◆ **TASK 1**: Output the passage from the blog post about Paul Tudor Jones that begins at the words "60 Minutes features" and ends after the words "River of Grass.", copied word for word.

◆ **TEXT EXTRACT**:
# # #

Tuesday, May 07, 2013

60 Minutes on Paul Tudor Jones, Everglades Foundation founder ... by gimleteye



If you don't see the video try this link.

60 Minutes features billionaire hedge fund manager Paul Tudor Jones and the charitable entity he started, the Robin Hood Foundation in NYC. Robin Hood serves the poor and needy through innovative programming, including charter schools seeking to transform education. In total, Jones and his board have raised over $1.2 billion for the Foundation.

Tudor Jones is also the driver and energy behind the Everglades Foundation; the primary environmental organizing force for the multi-billion dollar effort to restore America's faded River of Grass.

These days extraordinary wealth invites critical commentary. It runs along the lines from the Great Gatsby to the chasm separating the top .1 percent of earners; the widest gulf in modern times. But extraordinary wealth provides extraordinary opportunity. Tudor Jones is a rare example of wealth and intelligence applied -- over decades -- to societal problems that have resisted government solutions.

Tudor Jones -- a part-time resident of Islamorada -- was drawn to the environment through his love of fly fishing. (I am one of a handful of people who were around, in the Keys, when he first began his inquiries into the sad decline of habitats in Florida Bay.) Since that time, no other individual has contributed so many millions and so much organizational skill to the restoring the Everglades.

# # #

◆ **EXTRACTED RECORDS**:
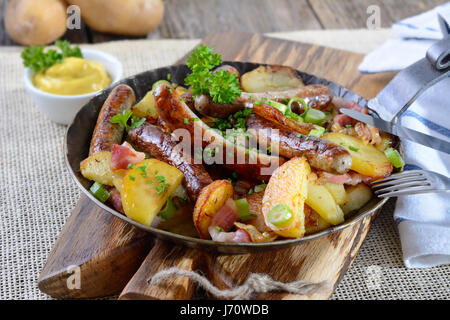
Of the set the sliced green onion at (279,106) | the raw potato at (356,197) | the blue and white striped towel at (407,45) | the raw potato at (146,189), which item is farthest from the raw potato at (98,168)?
the blue and white striped towel at (407,45)

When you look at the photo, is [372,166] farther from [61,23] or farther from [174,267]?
[61,23]

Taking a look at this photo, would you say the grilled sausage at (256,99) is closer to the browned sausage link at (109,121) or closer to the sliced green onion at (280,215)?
the browned sausage link at (109,121)

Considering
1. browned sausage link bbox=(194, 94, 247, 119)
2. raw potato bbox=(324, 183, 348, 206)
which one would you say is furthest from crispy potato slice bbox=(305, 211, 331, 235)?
browned sausage link bbox=(194, 94, 247, 119)

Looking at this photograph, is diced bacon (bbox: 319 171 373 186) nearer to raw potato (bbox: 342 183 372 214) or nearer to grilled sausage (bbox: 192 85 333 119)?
raw potato (bbox: 342 183 372 214)

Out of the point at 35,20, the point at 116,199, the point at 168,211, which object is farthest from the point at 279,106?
the point at 35,20

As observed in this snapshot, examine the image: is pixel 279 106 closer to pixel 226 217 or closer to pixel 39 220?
pixel 226 217

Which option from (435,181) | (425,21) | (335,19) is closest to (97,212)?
(435,181)
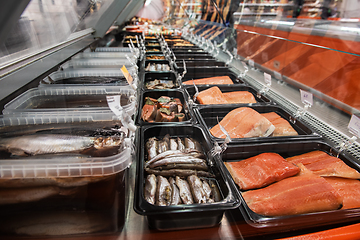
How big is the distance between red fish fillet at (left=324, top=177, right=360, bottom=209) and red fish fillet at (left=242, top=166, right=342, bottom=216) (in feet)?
0.33

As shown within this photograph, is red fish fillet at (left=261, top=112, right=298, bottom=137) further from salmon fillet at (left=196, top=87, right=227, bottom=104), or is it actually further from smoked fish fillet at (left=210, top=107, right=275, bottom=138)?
salmon fillet at (left=196, top=87, right=227, bottom=104)

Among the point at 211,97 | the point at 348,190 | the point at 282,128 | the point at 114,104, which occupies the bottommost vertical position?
the point at 348,190

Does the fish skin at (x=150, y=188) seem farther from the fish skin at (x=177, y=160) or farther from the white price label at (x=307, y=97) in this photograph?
the white price label at (x=307, y=97)

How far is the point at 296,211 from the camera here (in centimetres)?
121

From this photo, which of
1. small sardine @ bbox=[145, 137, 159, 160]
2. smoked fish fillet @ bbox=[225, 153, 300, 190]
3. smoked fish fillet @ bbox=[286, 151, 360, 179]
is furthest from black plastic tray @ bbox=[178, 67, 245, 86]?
smoked fish fillet @ bbox=[225, 153, 300, 190]

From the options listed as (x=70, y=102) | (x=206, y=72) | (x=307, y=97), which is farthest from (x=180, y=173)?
(x=206, y=72)

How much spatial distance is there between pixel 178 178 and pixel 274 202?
60cm

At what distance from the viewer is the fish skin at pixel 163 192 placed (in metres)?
1.18

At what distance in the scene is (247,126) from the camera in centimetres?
195

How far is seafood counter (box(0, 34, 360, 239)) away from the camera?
34.5 inches

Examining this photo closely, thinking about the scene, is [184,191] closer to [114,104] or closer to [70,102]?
[114,104]

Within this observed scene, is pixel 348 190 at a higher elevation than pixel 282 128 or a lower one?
lower

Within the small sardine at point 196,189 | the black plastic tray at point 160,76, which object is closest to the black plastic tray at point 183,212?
the small sardine at point 196,189

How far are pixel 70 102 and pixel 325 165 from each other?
2.05 meters
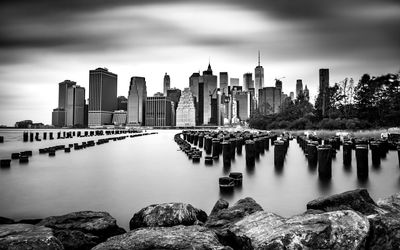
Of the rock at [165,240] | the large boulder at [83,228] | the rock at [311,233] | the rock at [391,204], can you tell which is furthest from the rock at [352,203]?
the large boulder at [83,228]

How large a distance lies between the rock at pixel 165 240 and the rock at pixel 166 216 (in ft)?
4.00

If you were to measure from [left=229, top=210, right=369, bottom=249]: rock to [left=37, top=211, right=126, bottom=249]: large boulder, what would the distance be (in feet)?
7.79

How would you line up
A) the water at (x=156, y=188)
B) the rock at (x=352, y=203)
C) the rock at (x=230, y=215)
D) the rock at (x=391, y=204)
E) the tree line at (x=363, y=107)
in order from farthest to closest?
the tree line at (x=363, y=107) → the water at (x=156, y=188) → the rock at (x=391, y=204) → the rock at (x=352, y=203) → the rock at (x=230, y=215)

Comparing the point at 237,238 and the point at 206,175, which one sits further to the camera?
the point at 206,175

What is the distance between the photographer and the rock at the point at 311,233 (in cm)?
→ 379

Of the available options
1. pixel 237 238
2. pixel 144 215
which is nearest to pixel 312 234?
pixel 237 238

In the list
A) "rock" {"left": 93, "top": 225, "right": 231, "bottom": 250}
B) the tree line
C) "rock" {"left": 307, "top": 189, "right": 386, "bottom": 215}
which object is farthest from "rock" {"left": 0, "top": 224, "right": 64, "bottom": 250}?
the tree line

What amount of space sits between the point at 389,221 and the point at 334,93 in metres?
82.5

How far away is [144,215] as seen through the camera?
5.85 m

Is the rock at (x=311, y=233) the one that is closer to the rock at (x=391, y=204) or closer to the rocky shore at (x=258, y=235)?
the rocky shore at (x=258, y=235)

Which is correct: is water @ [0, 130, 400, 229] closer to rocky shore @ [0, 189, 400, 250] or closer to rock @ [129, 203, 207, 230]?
rock @ [129, 203, 207, 230]

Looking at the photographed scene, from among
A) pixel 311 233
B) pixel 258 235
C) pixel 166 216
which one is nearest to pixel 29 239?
pixel 166 216

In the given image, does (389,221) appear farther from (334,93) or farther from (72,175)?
(334,93)

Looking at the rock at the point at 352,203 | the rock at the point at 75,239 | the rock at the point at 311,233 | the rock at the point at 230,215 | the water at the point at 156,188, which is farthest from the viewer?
the water at the point at 156,188
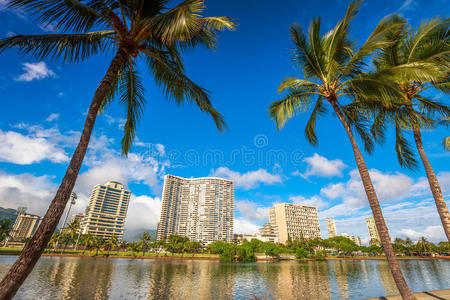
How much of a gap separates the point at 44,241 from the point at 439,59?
34.6 feet

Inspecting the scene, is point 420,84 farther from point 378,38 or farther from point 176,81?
point 176,81

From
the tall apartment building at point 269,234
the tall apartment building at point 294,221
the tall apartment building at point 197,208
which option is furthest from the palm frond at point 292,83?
the tall apartment building at point 197,208

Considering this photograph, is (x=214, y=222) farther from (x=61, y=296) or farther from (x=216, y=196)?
(x=61, y=296)

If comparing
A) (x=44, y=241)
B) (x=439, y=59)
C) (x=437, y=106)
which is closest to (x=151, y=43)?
(x=44, y=241)

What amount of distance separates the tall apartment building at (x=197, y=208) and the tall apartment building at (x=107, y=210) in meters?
26.9

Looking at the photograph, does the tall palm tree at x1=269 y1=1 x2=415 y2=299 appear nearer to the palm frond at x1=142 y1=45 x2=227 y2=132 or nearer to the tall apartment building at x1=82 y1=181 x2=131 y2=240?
the palm frond at x1=142 y1=45 x2=227 y2=132

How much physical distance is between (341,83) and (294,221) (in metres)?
146

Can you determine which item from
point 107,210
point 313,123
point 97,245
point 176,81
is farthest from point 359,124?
point 107,210

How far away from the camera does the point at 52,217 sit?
3186 mm

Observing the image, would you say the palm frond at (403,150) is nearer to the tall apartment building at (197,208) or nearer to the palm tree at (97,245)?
the palm tree at (97,245)

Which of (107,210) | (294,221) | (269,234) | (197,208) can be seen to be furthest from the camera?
(197,208)

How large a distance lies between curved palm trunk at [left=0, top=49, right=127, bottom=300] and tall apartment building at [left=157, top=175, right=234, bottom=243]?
15193 centimetres

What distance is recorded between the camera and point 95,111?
4.18m

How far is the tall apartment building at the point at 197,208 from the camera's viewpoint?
148 m
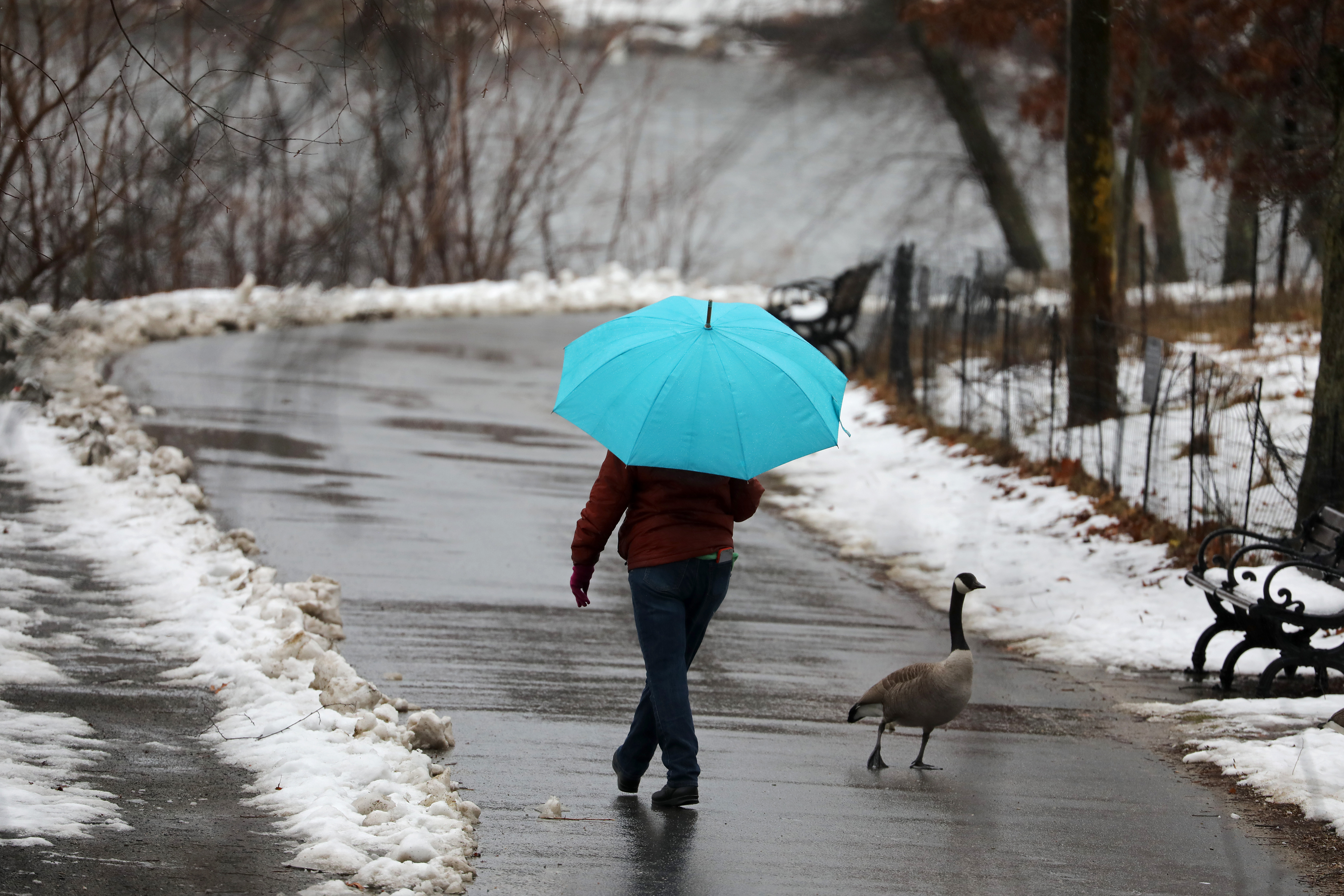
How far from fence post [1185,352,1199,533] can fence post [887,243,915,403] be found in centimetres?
538

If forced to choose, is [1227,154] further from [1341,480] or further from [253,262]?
[253,262]

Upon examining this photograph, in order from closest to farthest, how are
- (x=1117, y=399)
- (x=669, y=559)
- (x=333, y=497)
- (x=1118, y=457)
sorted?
(x=669, y=559) → (x=333, y=497) → (x=1118, y=457) → (x=1117, y=399)

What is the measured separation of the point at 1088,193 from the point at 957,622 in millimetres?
8776

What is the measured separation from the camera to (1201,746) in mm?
7488

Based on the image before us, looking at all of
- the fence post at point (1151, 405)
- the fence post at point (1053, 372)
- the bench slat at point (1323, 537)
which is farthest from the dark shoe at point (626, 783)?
the fence post at point (1053, 372)

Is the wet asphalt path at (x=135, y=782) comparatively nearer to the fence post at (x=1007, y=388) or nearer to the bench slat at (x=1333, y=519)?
the bench slat at (x=1333, y=519)

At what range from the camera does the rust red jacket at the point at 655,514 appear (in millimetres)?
5781

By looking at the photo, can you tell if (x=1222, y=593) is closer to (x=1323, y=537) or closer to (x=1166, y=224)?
(x=1323, y=537)

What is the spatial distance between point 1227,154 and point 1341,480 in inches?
556

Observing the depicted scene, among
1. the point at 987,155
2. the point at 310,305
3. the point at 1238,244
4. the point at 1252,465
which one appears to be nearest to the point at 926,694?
the point at 1252,465

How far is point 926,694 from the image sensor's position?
671 centimetres

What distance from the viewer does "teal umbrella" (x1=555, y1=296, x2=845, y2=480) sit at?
5605 mm

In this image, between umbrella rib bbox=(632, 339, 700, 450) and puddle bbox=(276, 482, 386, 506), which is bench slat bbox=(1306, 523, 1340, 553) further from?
puddle bbox=(276, 482, 386, 506)

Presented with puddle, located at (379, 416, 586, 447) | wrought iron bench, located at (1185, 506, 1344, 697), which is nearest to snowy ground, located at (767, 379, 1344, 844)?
wrought iron bench, located at (1185, 506, 1344, 697)
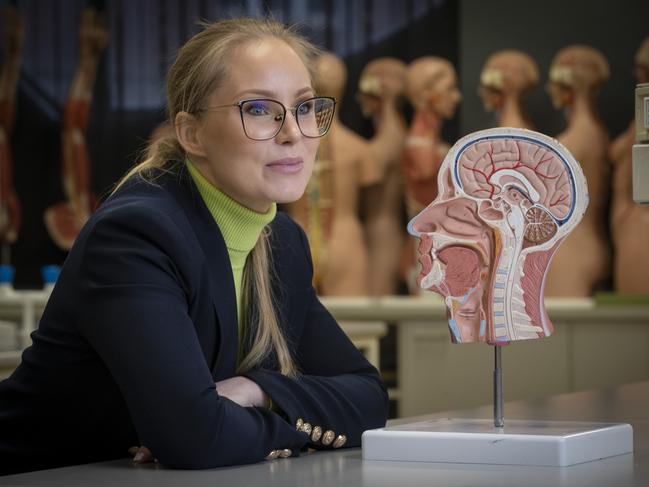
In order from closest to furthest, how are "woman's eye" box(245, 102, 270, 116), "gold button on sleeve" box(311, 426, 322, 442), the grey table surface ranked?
the grey table surface → "gold button on sleeve" box(311, 426, 322, 442) → "woman's eye" box(245, 102, 270, 116)

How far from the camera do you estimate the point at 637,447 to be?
1.33 metres

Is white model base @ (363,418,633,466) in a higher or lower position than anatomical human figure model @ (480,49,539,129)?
Answer: lower

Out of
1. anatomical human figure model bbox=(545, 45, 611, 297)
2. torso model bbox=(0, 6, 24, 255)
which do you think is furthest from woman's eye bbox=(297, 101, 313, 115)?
torso model bbox=(0, 6, 24, 255)

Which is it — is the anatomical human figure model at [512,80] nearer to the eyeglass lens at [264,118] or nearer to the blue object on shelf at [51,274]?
the blue object on shelf at [51,274]

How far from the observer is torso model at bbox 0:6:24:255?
5129 mm

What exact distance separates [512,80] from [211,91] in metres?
3.08

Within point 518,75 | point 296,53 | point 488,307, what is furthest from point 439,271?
point 518,75

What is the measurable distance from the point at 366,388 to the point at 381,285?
3104mm

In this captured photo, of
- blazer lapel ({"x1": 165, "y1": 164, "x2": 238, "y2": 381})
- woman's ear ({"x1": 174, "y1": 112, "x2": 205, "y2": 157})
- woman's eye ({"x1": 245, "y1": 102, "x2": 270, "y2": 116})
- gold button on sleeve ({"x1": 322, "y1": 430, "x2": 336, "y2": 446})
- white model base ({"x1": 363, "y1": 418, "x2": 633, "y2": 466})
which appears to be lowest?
gold button on sleeve ({"x1": 322, "y1": 430, "x2": 336, "y2": 446})

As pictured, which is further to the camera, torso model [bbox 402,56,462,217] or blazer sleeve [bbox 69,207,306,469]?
torso model [bbox 402,56,462,217]

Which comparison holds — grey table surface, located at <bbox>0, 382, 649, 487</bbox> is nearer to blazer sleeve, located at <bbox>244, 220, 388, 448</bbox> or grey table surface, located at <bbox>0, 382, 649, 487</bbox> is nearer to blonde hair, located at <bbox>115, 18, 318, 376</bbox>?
blazer sleeve, located at <bbox>244, 220, 388, 448</bbox>

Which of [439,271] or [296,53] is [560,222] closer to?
[439,271]

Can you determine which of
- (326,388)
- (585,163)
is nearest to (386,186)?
(585,163)

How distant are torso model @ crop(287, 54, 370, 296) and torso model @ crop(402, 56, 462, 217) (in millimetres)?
209
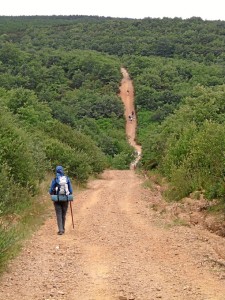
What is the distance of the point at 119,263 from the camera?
9.43m

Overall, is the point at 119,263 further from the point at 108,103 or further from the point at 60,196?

# # #

◆ **TASK 2**: Return the lines of the records verbatim, starting at the line that has "How distant are" and continuing through the end of the records. Leave out the pictures.

◆ **TASK OUTPUT 1**:
60 Minutes features billionaire hedge fund manager Paul Tudor Jones and the charitable entity he started, the Robin Hood Foundation in NYC. Robin Hood serves the poor and needy through innovative programming, including charter schools seeking to transform education. In total, Jones and his board have raised over $1.2 billion for the Foundation.

Tudor Jones is also the driver and energy behind the Everglades Foundation; the primary environmental organizing force for the multi-billion dollar effort to restore America's faded River of Grass.

◆ **TASK OUTPUT 2**:
How distant are torso model @ crop(287, 54, 370, 296) and torso model @ crop(402, 56, 462, 217) (in millimetres)?
209
What is the distance of the point at 119,263 from the camera?
9.43m

Overall, is the point at 119,263 further from the point at 108,103 or further from the point at 60,196?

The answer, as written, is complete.